A suggestion to help refocus on what is important in life. Take a sanity break and ponder these words from a man who lived an unpretentious life. “Don’t cherish exaggerated ideas of yourself or your importance but try to have a sane estimate of your capabilities by the light of the faith that God has given to you all.”

Hope this helps you stay on track.

Monday, June 10, 2019

Dads


Dads

This is not a blog about how to be a great dad. I have been a dad for a long time. Looking back, I can say that dad work is an imperfect science at best. All the “how to” books don’t scratch the surface of the actual hands on, day to day life of a dad. There is no such thing as a perfect dad. My parenting mantra is this: parents give us life not perfect! Here are a couple of things I have learned about being a dad. Each one begins with the word GOOD.

A good dad sets his standard high. He doesn’t look to our culture to prompt him about fatherhood. There isn’t much TV, social media or public figures have to offer as role models for dads. A good dad looks for down to earth, principled mentors to encourage and correct him on the parenting road.

A good dad knows how to be a good son. Every man, whether he grew up in a healthy family or not, still has the opportunity to experience a relationship with his Heavenly Father. There are no lone rangers in this fathering business. Us men need all the help we can get. That help starts at the foot of the Cross.

A good dad is not just a part of the reproductive process. His contribution goes far beyond being a biological dad. He is the one who models the love of the Father by feeding, leading and protecting his children. No easy task in a culture that demeans the role of men.

A good dad lays a firm foundation in his children by word and example. He is one who is equipped to teach and discipline his children in the ways of the Lord. A dad is the model of one who can face hardship and failure as well as success and prosperity. Dad is the one who prepares his children for the long obedience in the same direction.
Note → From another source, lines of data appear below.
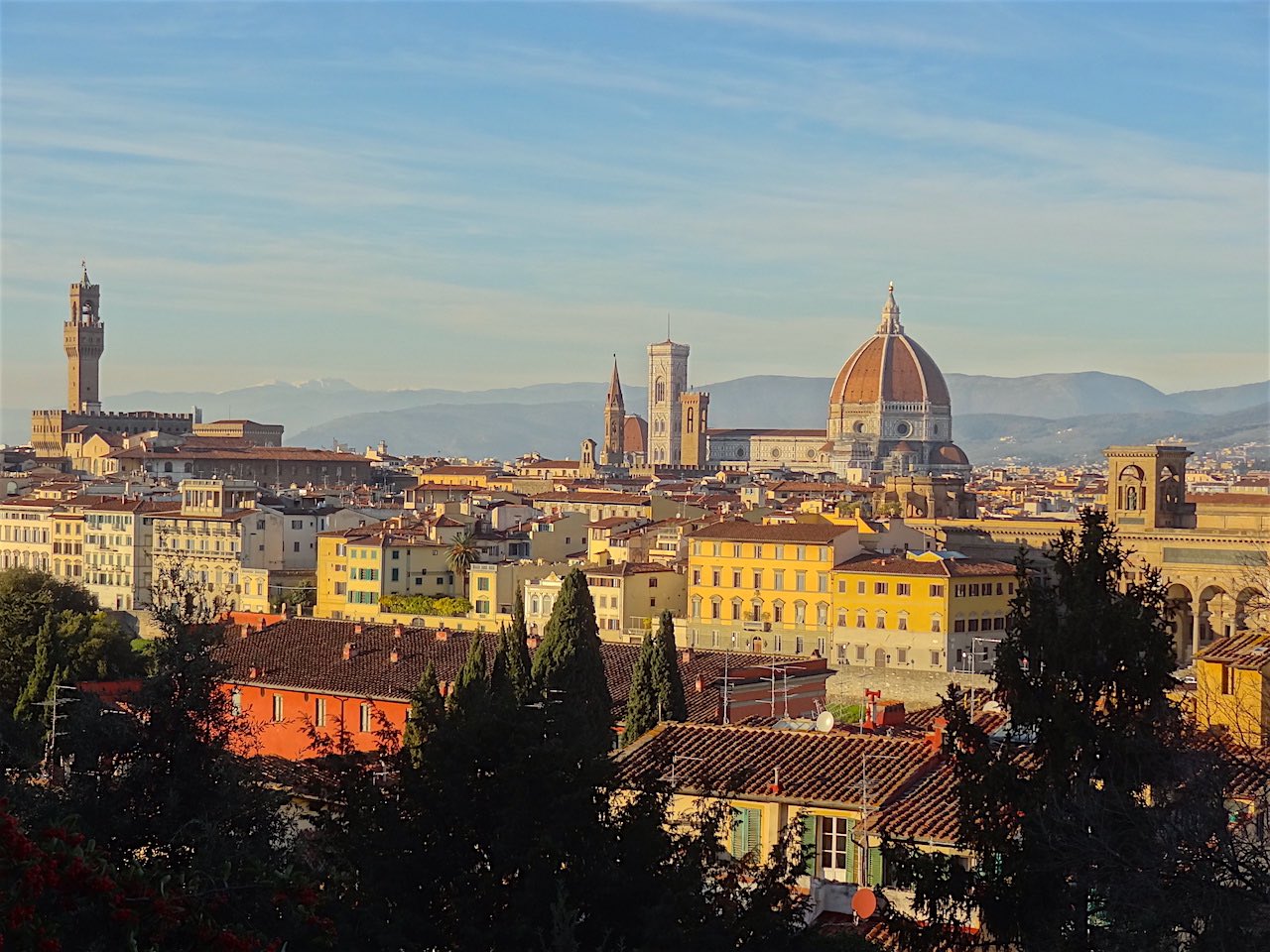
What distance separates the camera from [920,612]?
153ft

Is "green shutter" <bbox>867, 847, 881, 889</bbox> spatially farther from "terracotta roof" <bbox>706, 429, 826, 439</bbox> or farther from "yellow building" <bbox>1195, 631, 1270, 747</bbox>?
"terracotta roof" <bbox>706, 429, 826, 439</bbox>

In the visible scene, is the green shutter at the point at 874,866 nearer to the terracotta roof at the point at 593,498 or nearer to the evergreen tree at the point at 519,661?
the evergreen tree at the point at 519,661

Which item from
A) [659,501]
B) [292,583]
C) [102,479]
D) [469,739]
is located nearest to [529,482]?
[102,479]

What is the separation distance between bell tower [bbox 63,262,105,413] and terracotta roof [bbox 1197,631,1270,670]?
121354mm

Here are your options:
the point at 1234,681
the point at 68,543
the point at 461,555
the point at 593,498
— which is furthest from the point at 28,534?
the point at 1234,681

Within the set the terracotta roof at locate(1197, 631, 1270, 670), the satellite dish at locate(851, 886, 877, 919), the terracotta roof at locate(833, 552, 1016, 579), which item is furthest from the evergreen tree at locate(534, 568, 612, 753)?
the terracotta roof at locate(833, 552, 1016, 579)

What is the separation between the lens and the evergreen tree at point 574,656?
27562mm

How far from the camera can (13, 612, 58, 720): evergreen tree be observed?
86.0 feet

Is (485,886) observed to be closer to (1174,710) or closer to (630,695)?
(1174,710)

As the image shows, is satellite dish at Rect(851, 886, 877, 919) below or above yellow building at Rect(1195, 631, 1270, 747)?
below

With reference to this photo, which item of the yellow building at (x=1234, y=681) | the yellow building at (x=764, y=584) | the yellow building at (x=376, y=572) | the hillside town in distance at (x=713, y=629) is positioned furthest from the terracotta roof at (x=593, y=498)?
the yellow building at (x=1234, y=681)

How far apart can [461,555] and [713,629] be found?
8.21m

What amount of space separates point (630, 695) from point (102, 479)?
6255 centimetres

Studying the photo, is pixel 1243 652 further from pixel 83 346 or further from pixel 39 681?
pixel 83 346
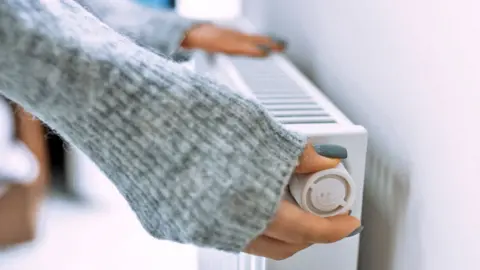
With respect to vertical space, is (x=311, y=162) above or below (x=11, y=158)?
above

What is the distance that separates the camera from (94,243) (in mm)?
1524

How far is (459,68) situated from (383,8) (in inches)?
6.7

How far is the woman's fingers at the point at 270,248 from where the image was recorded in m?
0.44

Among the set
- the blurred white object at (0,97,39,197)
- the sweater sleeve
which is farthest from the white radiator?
the blurred white object at (0,97,39,197)

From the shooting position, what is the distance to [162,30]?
943 millimetres

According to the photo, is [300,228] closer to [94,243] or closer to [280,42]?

Dads listen closely to these words of a man who was never a biological father but was a mentoring father to many who were fatherless: “Fathers, don’t exasperate your children by coming down hard on them. Take them by the hand and lead them in the way of the Master.”


Monday, June 3, 2019

Fools


Fools

My favorite book of the Bible is Proverbs. I read one chapter each morning. Since there are thirty-one chapters, I read the whole book each month. I read the rest of the Bible on a regular basis, but Proverbs is the one I hang around most. Why? Because it speaks to the practical issues of everyday life.

The theme of Proverbs is the skill of down to earth living. The prayer Jesus taught his disciples included the phrase “on earth as in heaven.” Early on in my walk with the Lord I realized that I wasn’t a disembodied spirit but flesh and blood who needed lots of counsel on how to live. That’s what Proverbs does.

Proverbs distinguishes between a wise person and a fool. Simply said a wise person follows after God and a fool walks away from God. The dictionary definition of a fool is one who lacks good sense or judgement. The Bible defines a fool as one who is stupid, has no common sense or is just plain silly. Not the kind of role model that lends itself to maturity.

Here are several verses from Proverbs that describes a fool:

Start with God, the first step in learning is bowing down to God; only fools thumb their noses at such wisdom and learning.
Fools are headstrong and do what they like; wise people take advise.
Become wise by walking with the wise; hang out with fools and watch your life fall to pieces.
Knowledge flows like spring water from the wise; fools are leaky faucets, dripping nonsense.
The perceptive find wisdom in their own front yard; fools look for it everywhere but right here.

AND MY FAVORITE: As a dog eats its own vomit, so fools recycle silliness.

I have been called a lot of things but never a fool. I think that has to do with a daily dose of Proverbs. Try it, you’ll like it.